Le narrateur évolue peut-être sur ces questions délicates. J’ai essayé dans un premier temps de ne pas le rendre transparent par rapport à moi-même, qu’on ne sente pas son animosité envers le Mouvement du 9 décembre avant le milieu du livre. Mais en attribuant au dit mouvement, quand bien même il aurait souligné la médiocrité de ses membres, un rôle politique décisif, ne fait-il pas leur jeu? On a d’ailleurs pu me le reprocher à moi, en tant que romancier. J’aurais fait un livre « à thèse » en adoptant, même pour l’attaquer, la même vision du monde frelatée que mes adversaires. Et si, plus profondément, c’était ainsi que fonctionnait l’art romanesque: dialectiquement, par adhésion /répulsion?

Finalement, le Parti socialiste français ne s’en est pas si mal sorti aux dernières élections, il renaît quelque peu…

C’est compliqué. Le Parti socialiste, objectivement, renaît parce qu’il s’est agrafé à La France Insoumise, qui est un peu la force hégémonique de la gauche. Le Parti socialiste n’est pas totalement dans les choux, mais je pense que LFI est encore en position de recruter les jeunes des classes populaires. Au-delà de tous les procès en clientèle qui lui sont faits, ils savent encore le faire. Le PS ne sait plus le faire. Le PS n’est pas totalement mort, mais en fait, je pense que LFI est le PS d’aujourd’hui.

Vous parlez aussi des philosophes rattachés à ce qu’on appelle la crise de la modernité, comme Michel Foucault et Gilles Deleuze, et que Grémont, comme Frayère et Taillevent, semblent rejeter…

La grande geste philosophique jusqu’aux années 80, c’était de déconstruire l’Occident. Et à raison, parce que l’Occident avait apporté le malheur sur Terre, les empires coloniaux, la crise écologique, etc. Et arrive ce philosophe très médiocre, Pascal Bruckner, associé à Alain Finkielkraut déjà. Il écrit Le Sanglot de l’homme blanc: « Arrêtons la repentance, tout n’est pas notre faute, etc. » Et puis on finit par dire: « L’Occident a quand même fait des grandes choses. » Et puis on passe très lentement d’une critique de la déconstruction à une sorte de suprématisme: « Oui, mais le Mozart africain n’existe pas. » Ce sont des éléments de langage qui viennent de l’extrême droite. Ma théorie, c’est que, grosso modo, le Printemps Républicain et tous ces gens sont des racistes très forts, mais qui s’ignorent et qui sont assez intelligents pour dissimuler aux autres et à eux-mêmes leur propre racisme. Donc, l’héritage des Foucault ou Deleuze, aujourd’hui, s’est plutôt transvasé vers la sociologie. Et donc, il y a une haine profonde de la sociologie chez ces fervents défenseurs de la supériorité de l’Occident.

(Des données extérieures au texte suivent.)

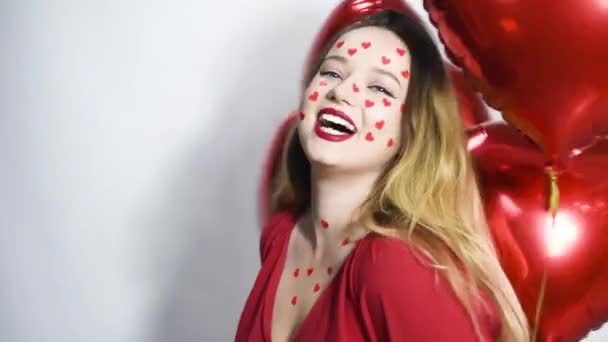 Yüzünde Kalp Etiketi Olan Bir Kadın Kırmızı Balonların Arka Planında — Stok video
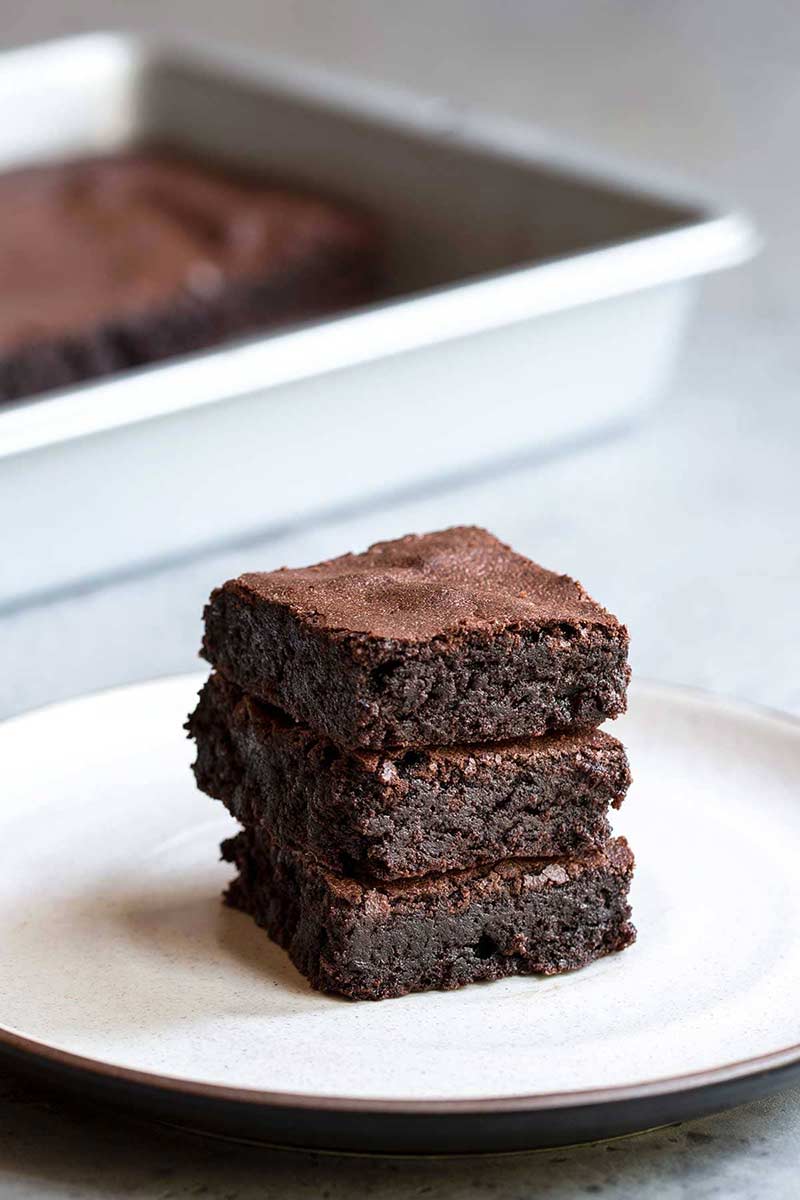 A close up photo of 3 stacked homemade brownies on a plate.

Est-ce que vous pensez qu’en tant qu’écrivain, vous vous devez de prendre la parole dans ces moments-là?

Je pense que c’est bien qu’on dise les choses et qu’on ne se laisse plus polluer la tête par des intellectuels qui sont secrètement d’extrême droite. Et qu’on arrête de vivre sous la tyrannie intellectuelle. J’étais agacé par mes collègues romanciers qui étaient dans une sorte de posture de dire que « les choses sont compliquées, c’est beaucoup plus nuancé qu’on pense ». Là, il ne me semble pas que les choses étaient très nuancées sur ces questions. Donc, c’était important de ne pas jouer la posture. Disons qu’il y a des temps où la position la plus juste est d’être sceptique. Il y a des temps où ne pas s’engager, c’est être un salaud.

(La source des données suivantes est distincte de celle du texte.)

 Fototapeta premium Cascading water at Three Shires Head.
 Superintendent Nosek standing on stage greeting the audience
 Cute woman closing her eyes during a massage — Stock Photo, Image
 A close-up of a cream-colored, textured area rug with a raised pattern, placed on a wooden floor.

Vous parlez aussi beaucoup de votre engagement plus ou moins récent, de votre participation à des manifestations, et vous dites que c’est le livre dans lequel vous avez le plus pris position. Quid du prochain?

Le prochain sera plus calme, plus calme et plus fou. Il se peut d’ailleurs que c’est ainsi, comme dans mon livre précédent, sur Walter Benjamin (Le Vingtième Siècle), que je me révèle politiquement le plus…

Les Derniers Jours du Parti socialiste****, d’Aurélien Bellanger, éditions du Seuil, 480 pages.